Check out that last line one more time: “You might not get to wear a crown, but your body will get the recognition it deserves.” Let’s parse that, shall we?
1. Wearing a crown is something to be celebrated: I could write a whole other post about beauty pageants, but I’ll save that for another time. Regardless of how you feel about pageantry, note here that the structure of this sentence implies that the goal is not to succeed in the competition, but to literally wear the sparkly thing. This is the adult version of princess culture.
2. Your body, not you, will get recognition: If we grant that a beauty pageant has additional, non-aesthetic components (i.e. community service, leadership, etc), then why is your body the thing that we are recognizing?
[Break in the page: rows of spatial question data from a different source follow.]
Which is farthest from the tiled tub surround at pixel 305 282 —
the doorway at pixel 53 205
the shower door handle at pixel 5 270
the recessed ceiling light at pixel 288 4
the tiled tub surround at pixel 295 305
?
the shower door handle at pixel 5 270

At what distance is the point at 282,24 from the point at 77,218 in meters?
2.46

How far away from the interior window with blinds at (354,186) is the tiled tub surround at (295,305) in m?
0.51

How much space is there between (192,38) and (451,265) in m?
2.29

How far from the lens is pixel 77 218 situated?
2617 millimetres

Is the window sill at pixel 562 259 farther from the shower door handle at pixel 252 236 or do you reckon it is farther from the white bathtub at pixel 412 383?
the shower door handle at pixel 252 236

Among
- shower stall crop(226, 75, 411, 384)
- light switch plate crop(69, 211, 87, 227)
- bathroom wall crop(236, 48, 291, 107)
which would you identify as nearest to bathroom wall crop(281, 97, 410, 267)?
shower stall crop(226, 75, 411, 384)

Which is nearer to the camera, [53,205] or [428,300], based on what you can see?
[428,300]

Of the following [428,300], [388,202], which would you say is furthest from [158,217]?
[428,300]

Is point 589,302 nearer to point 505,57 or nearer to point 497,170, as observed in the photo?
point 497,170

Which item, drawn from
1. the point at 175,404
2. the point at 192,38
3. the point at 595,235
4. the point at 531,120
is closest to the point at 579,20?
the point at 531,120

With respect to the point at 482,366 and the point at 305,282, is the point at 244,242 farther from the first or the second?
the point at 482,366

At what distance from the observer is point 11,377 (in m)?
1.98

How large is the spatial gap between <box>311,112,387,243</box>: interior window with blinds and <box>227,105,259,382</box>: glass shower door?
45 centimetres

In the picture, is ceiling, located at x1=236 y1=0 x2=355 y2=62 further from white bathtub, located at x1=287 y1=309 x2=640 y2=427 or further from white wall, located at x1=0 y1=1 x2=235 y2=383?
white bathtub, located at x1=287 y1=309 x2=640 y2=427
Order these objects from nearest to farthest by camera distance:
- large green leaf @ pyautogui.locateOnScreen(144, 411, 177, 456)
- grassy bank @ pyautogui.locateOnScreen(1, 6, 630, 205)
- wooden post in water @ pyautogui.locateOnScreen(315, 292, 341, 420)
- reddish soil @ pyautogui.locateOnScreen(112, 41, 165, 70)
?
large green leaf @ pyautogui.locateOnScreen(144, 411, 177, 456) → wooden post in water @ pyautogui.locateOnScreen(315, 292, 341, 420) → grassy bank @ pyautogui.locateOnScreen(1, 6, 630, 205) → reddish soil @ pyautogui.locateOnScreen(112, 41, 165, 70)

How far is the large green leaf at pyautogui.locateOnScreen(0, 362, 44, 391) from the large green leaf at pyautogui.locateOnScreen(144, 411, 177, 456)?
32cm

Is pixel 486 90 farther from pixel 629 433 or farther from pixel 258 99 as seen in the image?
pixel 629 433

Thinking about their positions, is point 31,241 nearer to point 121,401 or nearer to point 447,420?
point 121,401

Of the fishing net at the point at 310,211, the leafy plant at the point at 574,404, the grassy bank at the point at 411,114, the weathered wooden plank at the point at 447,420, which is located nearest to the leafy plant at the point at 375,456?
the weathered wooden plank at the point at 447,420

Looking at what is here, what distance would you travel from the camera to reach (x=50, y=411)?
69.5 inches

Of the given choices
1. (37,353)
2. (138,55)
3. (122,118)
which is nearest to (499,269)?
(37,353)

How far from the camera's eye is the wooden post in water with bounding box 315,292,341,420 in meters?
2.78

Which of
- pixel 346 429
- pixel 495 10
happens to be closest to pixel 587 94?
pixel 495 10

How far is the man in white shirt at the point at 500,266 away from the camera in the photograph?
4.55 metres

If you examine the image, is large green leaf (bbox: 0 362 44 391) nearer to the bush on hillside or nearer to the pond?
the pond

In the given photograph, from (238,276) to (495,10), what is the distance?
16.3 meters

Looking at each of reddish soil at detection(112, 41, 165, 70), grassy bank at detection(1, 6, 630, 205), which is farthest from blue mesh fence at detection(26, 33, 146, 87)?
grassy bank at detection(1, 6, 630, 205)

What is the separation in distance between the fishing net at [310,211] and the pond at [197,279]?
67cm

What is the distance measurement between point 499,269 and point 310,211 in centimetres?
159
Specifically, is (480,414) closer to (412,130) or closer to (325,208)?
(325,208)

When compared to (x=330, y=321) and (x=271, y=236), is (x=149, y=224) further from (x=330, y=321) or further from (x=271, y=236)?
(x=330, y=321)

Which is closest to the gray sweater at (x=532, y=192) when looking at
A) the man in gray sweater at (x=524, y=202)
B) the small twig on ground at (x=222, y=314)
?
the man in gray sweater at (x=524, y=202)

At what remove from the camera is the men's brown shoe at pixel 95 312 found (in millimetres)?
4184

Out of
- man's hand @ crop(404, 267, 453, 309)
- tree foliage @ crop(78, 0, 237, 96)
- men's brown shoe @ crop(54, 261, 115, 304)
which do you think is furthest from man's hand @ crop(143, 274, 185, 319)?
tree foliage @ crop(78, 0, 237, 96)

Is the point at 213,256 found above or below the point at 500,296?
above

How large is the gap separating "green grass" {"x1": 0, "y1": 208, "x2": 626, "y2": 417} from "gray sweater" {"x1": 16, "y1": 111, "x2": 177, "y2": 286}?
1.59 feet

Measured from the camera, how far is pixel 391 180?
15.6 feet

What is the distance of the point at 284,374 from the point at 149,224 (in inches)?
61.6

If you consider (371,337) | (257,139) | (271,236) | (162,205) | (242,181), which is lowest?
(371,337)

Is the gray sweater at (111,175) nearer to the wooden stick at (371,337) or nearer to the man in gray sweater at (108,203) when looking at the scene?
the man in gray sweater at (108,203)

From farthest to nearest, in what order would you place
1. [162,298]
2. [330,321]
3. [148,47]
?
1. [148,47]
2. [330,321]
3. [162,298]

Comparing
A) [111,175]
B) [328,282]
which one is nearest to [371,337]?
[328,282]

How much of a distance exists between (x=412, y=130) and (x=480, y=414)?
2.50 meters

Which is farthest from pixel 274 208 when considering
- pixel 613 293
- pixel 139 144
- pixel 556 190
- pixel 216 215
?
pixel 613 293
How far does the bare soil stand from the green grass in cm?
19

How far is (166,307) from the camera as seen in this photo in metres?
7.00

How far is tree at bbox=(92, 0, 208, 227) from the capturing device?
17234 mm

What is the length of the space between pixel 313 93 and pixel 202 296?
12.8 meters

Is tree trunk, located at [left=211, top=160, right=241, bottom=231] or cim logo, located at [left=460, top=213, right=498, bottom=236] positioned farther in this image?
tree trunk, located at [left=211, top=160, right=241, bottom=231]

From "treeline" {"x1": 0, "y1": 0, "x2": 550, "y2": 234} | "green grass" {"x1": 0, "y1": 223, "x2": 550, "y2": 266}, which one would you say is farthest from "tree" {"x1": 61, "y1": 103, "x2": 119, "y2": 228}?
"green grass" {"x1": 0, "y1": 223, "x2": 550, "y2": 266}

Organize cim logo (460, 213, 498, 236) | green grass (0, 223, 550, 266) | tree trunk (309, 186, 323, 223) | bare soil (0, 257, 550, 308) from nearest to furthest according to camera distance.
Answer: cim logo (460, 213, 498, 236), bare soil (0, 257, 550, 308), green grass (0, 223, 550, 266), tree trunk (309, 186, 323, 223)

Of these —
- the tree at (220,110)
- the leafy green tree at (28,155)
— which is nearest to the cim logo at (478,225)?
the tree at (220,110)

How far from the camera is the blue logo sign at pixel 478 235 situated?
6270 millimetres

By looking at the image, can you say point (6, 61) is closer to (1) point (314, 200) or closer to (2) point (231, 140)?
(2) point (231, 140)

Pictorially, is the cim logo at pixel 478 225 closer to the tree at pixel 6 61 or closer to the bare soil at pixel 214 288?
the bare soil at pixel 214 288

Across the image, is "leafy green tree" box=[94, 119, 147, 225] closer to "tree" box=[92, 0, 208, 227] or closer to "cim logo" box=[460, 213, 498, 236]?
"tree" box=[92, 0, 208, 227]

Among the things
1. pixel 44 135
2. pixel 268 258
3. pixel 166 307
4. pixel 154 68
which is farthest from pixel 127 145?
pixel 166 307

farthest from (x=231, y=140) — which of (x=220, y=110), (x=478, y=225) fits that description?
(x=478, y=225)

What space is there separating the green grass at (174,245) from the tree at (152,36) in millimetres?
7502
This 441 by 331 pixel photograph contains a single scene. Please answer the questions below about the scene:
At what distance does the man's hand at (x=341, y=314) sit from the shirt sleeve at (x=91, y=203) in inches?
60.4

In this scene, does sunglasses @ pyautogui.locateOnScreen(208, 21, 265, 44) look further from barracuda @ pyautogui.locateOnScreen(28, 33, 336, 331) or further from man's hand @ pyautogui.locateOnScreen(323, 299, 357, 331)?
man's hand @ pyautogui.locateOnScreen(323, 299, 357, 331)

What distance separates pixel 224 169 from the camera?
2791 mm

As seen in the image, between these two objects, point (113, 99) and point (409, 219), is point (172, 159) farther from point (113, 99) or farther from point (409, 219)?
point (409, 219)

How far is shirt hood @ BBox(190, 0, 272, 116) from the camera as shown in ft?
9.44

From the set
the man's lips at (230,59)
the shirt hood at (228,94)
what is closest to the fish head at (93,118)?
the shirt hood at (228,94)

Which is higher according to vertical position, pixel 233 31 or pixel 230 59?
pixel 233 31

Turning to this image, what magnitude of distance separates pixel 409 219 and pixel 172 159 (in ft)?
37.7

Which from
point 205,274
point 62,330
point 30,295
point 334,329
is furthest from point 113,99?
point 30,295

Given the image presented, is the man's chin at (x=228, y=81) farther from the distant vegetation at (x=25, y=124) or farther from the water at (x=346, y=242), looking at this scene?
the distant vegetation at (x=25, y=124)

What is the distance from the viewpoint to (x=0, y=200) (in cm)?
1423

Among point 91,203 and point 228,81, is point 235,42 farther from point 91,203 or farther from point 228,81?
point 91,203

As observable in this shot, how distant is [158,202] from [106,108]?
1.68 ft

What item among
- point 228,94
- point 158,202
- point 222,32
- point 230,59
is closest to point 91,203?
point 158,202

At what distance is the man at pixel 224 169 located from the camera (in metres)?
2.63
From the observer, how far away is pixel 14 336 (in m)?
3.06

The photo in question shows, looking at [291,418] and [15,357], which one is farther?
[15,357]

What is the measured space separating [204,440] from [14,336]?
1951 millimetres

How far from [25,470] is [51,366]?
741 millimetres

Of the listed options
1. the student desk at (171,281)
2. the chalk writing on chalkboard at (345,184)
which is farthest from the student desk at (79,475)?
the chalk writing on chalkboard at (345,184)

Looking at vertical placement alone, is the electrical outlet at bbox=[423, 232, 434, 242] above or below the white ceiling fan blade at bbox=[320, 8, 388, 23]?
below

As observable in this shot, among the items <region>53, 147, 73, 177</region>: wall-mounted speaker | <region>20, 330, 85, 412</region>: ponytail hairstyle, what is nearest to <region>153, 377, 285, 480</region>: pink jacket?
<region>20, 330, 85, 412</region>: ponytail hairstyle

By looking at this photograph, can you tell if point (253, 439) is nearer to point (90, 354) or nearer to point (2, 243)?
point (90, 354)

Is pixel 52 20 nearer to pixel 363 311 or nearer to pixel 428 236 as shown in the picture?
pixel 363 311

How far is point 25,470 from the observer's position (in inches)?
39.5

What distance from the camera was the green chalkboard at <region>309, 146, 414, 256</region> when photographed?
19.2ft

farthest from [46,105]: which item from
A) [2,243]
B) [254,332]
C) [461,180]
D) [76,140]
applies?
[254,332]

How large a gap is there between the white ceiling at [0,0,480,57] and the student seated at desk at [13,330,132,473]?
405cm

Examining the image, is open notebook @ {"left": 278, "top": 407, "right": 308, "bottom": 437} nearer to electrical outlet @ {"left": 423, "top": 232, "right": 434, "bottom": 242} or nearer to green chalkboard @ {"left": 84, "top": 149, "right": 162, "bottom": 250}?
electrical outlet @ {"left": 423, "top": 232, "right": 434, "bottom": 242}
The personification of “the body” as something different than a component of your multi-faceted self is a dangerous way of reducing you to your “useful” parts, and the parts of you that are still useful are the parts that fit into a bikini.
3. Bodies deserve recognition: Bodies are for being looked at by other people. Bodies are for other people to appreciate. Bodies are for other people to notice, judge, desire, and use. No. Your body is for you to inhabit and enjoy. Manipulating your body for the benefit of someone else–anyone else–is a slippery, slippery slope that ends in Bridalplasty.
Let me rewrite history and this ad campaign. How about the last line says: You might not have won, but at least you’ve been treating your body well.